(Records drawn from a dataset)
□ □ □
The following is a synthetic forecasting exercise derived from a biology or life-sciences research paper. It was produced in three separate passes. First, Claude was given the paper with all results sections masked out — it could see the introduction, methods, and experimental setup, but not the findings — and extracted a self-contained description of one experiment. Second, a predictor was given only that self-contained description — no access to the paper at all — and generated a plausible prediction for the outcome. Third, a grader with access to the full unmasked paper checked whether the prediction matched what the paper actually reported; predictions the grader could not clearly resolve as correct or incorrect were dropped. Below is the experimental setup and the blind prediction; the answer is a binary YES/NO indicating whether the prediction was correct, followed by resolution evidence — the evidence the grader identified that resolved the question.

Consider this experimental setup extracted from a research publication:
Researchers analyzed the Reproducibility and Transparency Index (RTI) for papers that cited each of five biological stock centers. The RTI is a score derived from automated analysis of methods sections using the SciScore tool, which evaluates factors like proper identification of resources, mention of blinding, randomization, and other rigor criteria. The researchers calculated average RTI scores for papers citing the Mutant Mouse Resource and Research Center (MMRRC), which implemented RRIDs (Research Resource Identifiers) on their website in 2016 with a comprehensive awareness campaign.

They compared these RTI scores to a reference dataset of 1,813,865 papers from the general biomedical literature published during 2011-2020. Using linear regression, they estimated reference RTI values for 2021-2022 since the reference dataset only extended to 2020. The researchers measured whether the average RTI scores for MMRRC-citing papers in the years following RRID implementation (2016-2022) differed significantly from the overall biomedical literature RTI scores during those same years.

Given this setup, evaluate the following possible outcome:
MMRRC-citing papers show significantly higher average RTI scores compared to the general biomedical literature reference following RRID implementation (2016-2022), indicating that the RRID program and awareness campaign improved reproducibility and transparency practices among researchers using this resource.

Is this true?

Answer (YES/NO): YES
□ □ □
__Description of the task__: Check each line of the data above for the word "biomedical" and say how many lines contain it, giving nothing besides the number.

__Your response__: 2